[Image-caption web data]

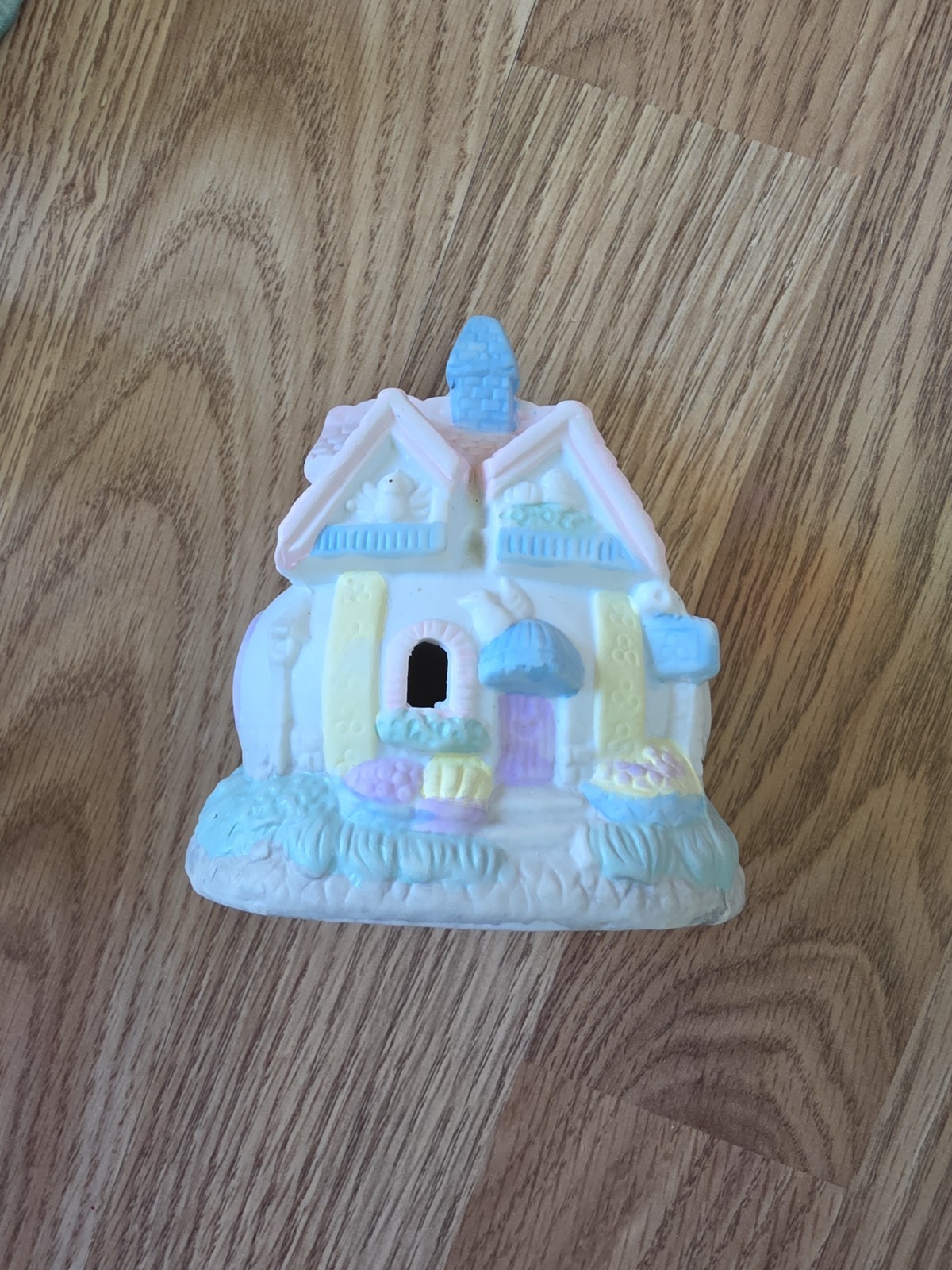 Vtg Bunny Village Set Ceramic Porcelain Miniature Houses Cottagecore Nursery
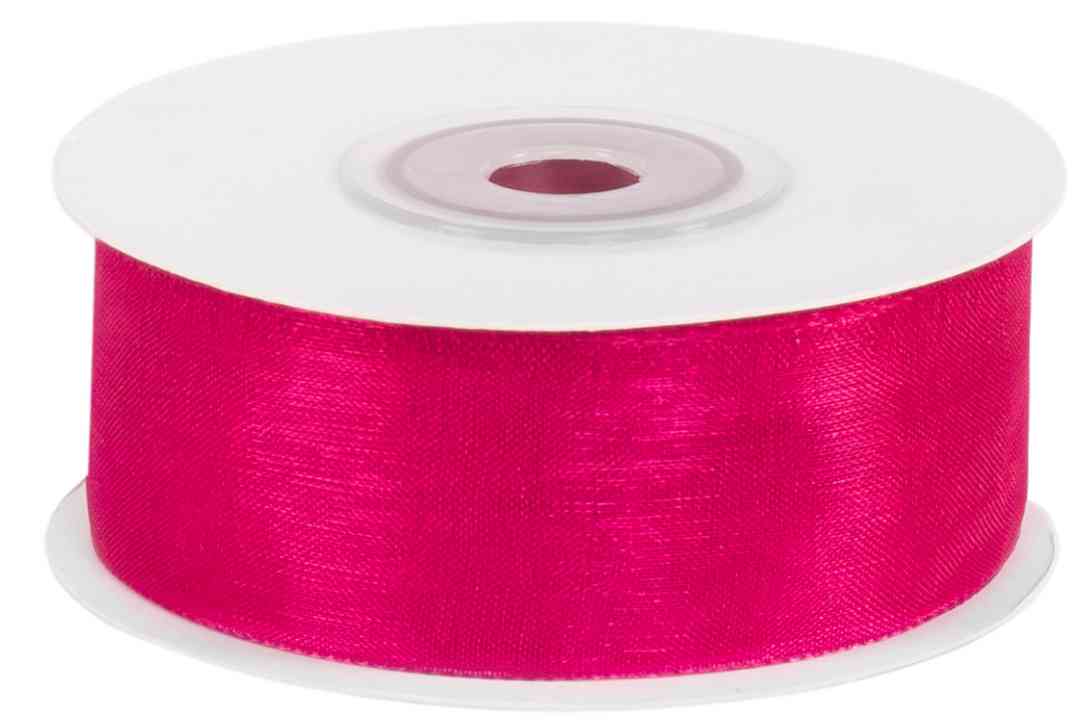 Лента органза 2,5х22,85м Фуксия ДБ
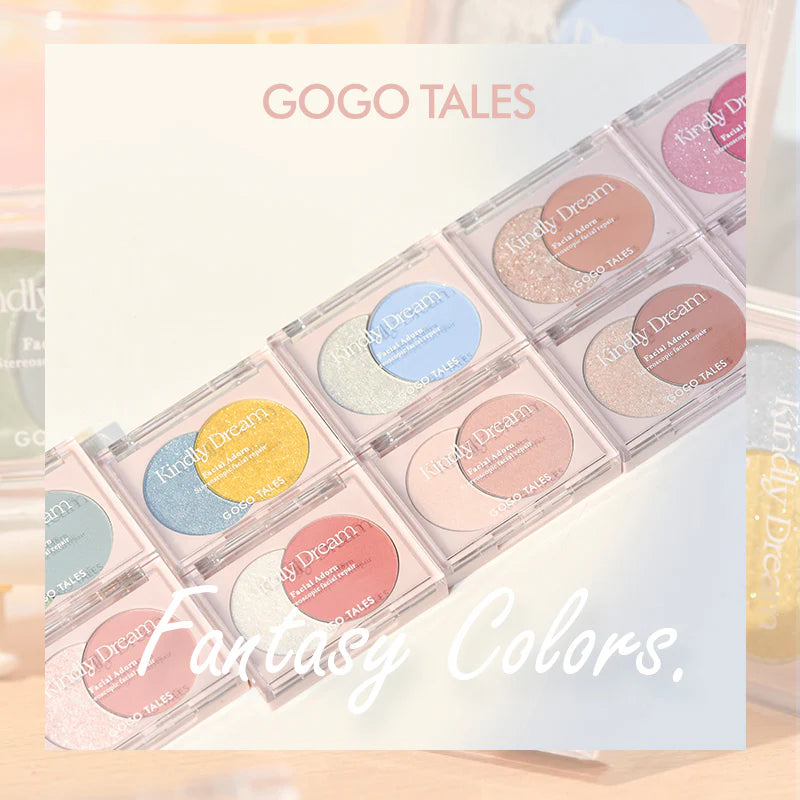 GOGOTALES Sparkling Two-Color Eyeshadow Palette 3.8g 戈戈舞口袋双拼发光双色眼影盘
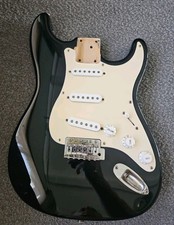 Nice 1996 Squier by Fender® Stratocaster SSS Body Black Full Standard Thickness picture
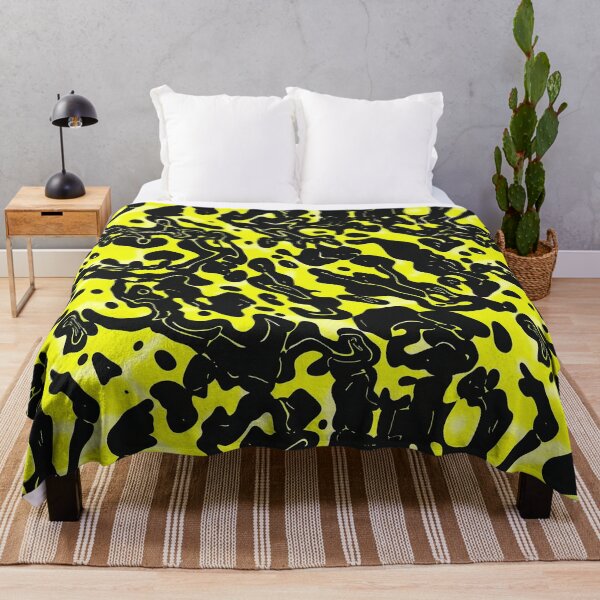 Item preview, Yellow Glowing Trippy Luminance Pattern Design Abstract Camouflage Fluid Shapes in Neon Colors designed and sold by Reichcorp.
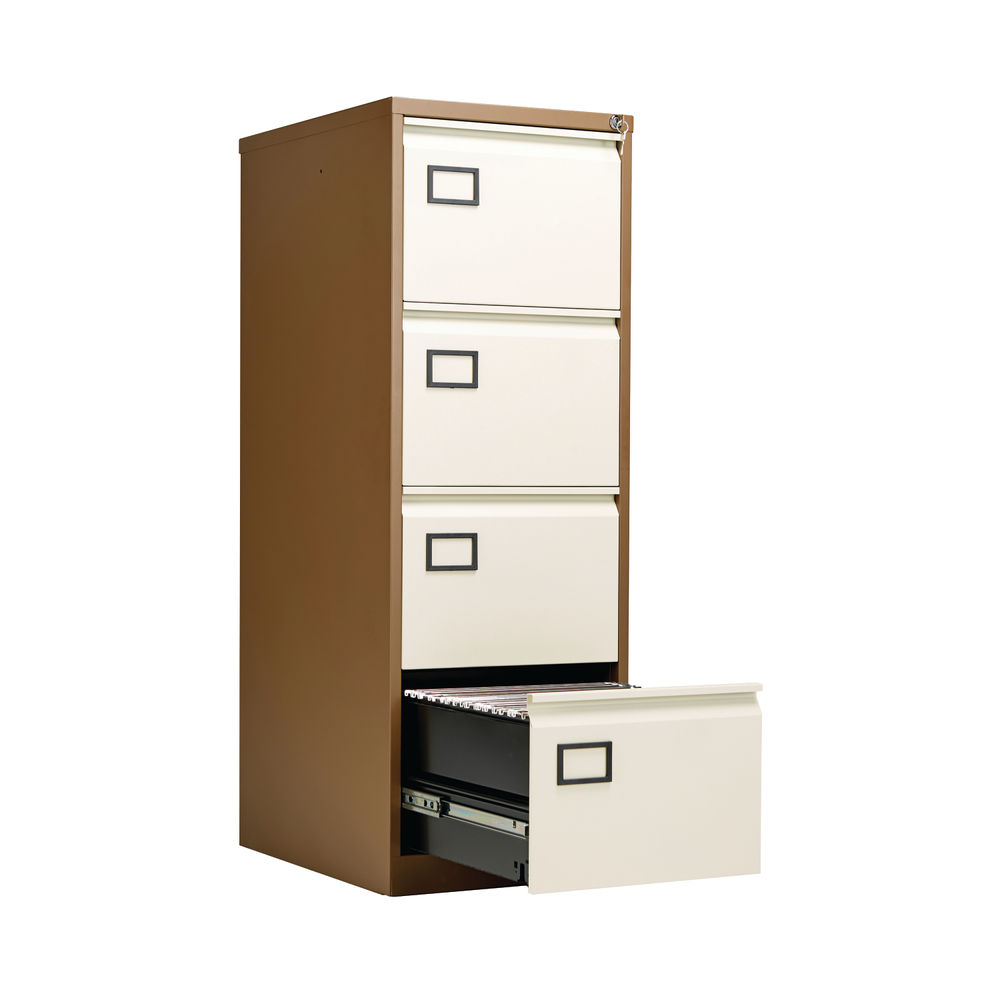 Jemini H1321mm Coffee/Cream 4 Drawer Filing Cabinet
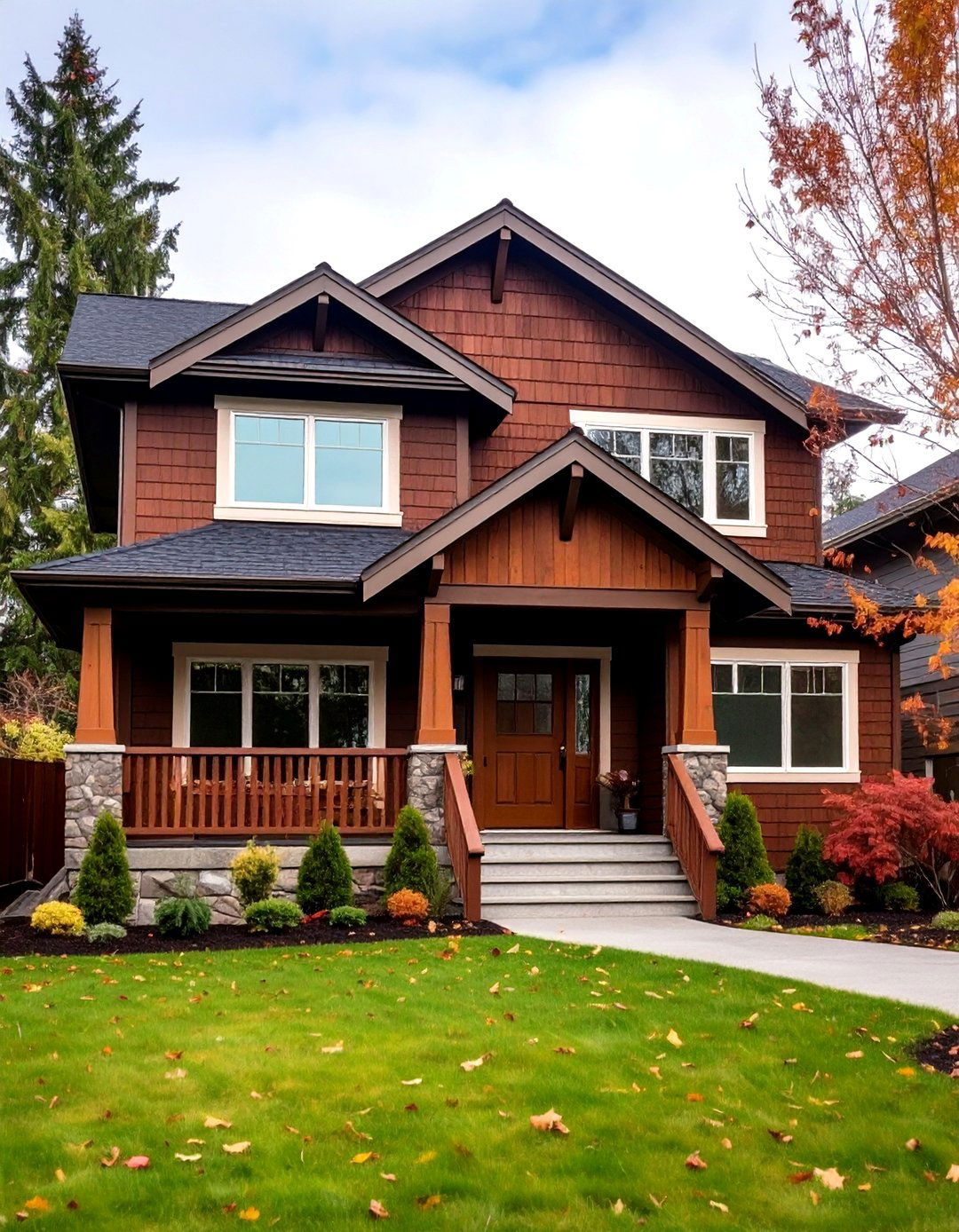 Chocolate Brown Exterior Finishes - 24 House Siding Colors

→ **Task description**:
In the data above, please extract the lines from the first one through the line with "Nice 1996 Squier", exactly, and keep pictures out.

→ **Result of the task**:
 Vtg Bunny Village Set Ceramic Porcelain Miniature Houses Cottagecore Nursery
 Лента органза 2,5х22,85м Фуксия ДБ
 GOGOTALES Sparkling Two-Color Eyeshadow Palette 3.8g 戈戈舞口袋双拼发光双色眼影盘
 Nice 1996 Squier by Fender® Stratocaster SSS Body Black Full Standard Thickness picture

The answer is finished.